__Exercise objective__: Each entry listed below should be reproduced word for word.

__Saved data entries__:
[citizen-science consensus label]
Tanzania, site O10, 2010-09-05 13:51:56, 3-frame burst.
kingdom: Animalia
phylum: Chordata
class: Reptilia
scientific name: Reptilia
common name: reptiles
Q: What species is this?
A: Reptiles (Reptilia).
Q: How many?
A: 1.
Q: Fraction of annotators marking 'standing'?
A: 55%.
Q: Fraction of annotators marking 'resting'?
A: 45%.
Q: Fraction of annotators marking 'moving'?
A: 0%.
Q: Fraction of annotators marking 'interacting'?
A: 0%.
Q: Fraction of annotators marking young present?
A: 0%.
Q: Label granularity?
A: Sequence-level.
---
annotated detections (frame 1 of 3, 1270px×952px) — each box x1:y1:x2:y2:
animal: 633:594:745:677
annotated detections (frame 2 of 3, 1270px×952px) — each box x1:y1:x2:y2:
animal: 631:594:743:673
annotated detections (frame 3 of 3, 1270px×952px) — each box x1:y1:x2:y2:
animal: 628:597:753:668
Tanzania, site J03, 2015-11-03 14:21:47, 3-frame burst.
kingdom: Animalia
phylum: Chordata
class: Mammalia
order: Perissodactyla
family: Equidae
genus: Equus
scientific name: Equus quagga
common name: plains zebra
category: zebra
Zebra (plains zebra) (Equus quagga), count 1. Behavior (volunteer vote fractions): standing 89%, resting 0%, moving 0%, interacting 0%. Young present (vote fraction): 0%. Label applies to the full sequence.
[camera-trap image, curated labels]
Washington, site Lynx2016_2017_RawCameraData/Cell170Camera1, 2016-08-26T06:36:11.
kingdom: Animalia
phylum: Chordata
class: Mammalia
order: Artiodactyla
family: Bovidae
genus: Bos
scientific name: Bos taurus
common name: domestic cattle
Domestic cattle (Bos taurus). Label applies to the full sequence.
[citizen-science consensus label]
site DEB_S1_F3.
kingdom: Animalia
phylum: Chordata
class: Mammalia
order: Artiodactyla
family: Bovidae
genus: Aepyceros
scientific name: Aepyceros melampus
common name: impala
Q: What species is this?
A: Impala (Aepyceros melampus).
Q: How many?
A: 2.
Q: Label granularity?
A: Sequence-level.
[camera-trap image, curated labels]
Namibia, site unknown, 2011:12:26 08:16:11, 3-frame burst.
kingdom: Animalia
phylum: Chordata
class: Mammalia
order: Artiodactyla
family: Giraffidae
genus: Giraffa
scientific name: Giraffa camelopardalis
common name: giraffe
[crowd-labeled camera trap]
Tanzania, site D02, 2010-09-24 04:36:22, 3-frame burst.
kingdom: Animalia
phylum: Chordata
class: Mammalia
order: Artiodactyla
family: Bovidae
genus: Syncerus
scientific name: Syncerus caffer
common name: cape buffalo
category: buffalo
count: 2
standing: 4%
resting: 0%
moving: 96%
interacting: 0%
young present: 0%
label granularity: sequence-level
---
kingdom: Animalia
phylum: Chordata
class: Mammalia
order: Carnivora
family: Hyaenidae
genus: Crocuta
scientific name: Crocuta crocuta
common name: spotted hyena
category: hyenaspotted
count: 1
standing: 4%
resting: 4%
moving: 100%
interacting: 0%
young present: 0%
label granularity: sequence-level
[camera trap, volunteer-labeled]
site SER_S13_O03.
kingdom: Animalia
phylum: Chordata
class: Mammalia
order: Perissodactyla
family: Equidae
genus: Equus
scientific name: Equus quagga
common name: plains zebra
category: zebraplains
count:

__Exercise answer__:
[citizen-science consensus label]
Tanzania, site O10, 2010-09-05 13:51:56, 3-frame burst.
kingdom: Animalia
phylum: Chordata
class: Reptilia
scientific name: Reptilia
common name: reptiles
Q: What species is this?
A: Reptiles (Reptilia).
Q: How many?
A: 1.
Q: Fraction of annotators marking 'standing'?
A: 55%.
Q: Fraction of annotators marking 'resting'?
A: 45%.
Q: Fraction of annotators marking 'moving'?
A: 0%.
Q: Fraction of annotators marking 'interacting'?
A: 0%.
Q: Fraction of annotators marking young present?
A: 0%.
Q: Label granularity?
A: Sequence-level.
---
annotated detections (frame 1 of 3, 1270px×952px) — each box x1:y1:x2:y2:
animal: 633:594:745:677
annotated detections (frame 2 of 3, 1270px×952px) — each box x1:y1:x2:y2:
animal: 631:594:743:673
annotated detections (frame 3 of 3, 1270px×952px) — each box x1:y1:x2:y2:
animal: 628:597:753:668
Tanzania, site J03, 2015-11-03 14:21:47, 3-frame burst.
kingdom: Animalia
phylum: Chordata
class: Mammalia
order: Perissodactyla
family: Equidae
genus: Equus
scientific name: Equus quagga
common name: plains zebra
category: zebra
Zebra (plains zebra) (Equus quagga), count 1. Behavior (volunteer vote fractions): standing 89%, resting 0%, moving 0%, interacting 0%. Young present (vote fraction): 0%. Label applies to the full sequence.
[camera-trap image, curated labels]
Washington, site Lynx2016_2017_RawCameraData/Cell170Camera1, 2016-08-26T06:36:11.
kingdom: Animalia
phylum: Chordata
class: Mammalia
order: Artiodactyla
family: Bovidae
genus: Bos
scientific name: Bos taurus
common name: domestic cattle
Domestic cattle (Bos taurus). Label applies to the full sequence.
[citizen-science consensus label]
site DEB_S1_F3.
kingdom: Animalia
phylum: Chordata
class: Mammalia
order: Artiodactyla
family: Bovidae
genus: Aepyceros
scientific name: Aepyceros melampus
common name: impala
Q: What species is this?
A: Impala (Aepyceros melampus).
Q: How many?
A: 2.
Q: Label granularity?
A: Sequence-level.
[camera-trap image, curated labels]
Namibia, site unknown, 2011:12:26 08:16:11, 3-frame burst.
kingdom: Animalia
phylum: Chordata
class: Mammalia
order: Artiodactyla
family: Giraffidae
genus: Giraffa
scientific name: Giraffa camelopardalis
common name: giraffe
[crowd-labeled camera trap]
Tanzania, site D02, 2010-09-24 04:36:22, 3-frame burst.
kingdom: Animalia
phylum: Chordata
class: Mammalia
order: Artiodactyla
family: Bovidae
genus: Syncerus
scientific name: Syncerus caffer
common name: cape buffalo
category: buffalo
count: 2
standing: 4%
resting: 0%
moving: 96%
interacting: 0%
young present: 0%
label granularity: sequence-level
---
kingdom: Animalia
phylum: Chordata
class: Mammalia
order: Carnivora
family: Hyaenidae
genus: Crocuta
scientific name: Crocuta crocuta
common name: spotted hyena
category: hyenaspotted
count: 1
standing: 4%
resting: 4%
moving: 100%
interacting: 0%
young present: 0%
label granularity: sequence-level
[camera trap, volunteer-labeled]
site SER_S13_O03.
kingdom: Animalia
phylum: Chordata
class: Mammalia
order: Perissodactyla
family: Equidae
genus: Equus
scientific name: Equus quagga
common name: plains zebra
category: zebraplains
count:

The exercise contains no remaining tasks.